Collected data
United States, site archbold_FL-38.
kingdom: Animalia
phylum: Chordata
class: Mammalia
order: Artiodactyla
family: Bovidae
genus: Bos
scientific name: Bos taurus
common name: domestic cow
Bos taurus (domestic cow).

## Work to be completed
In this exercise, the data above is to be printed exactly.

## Solution to this task
United States, site archbold_FL-38.
kingdom: Animalia
phylum: Chordata
class: Mammalia
order: Artiodactyla
family: Bovidae
genus: Bos
scientific name: Bos taurus
common name: domestic cow
Bos taurus (domestic cow).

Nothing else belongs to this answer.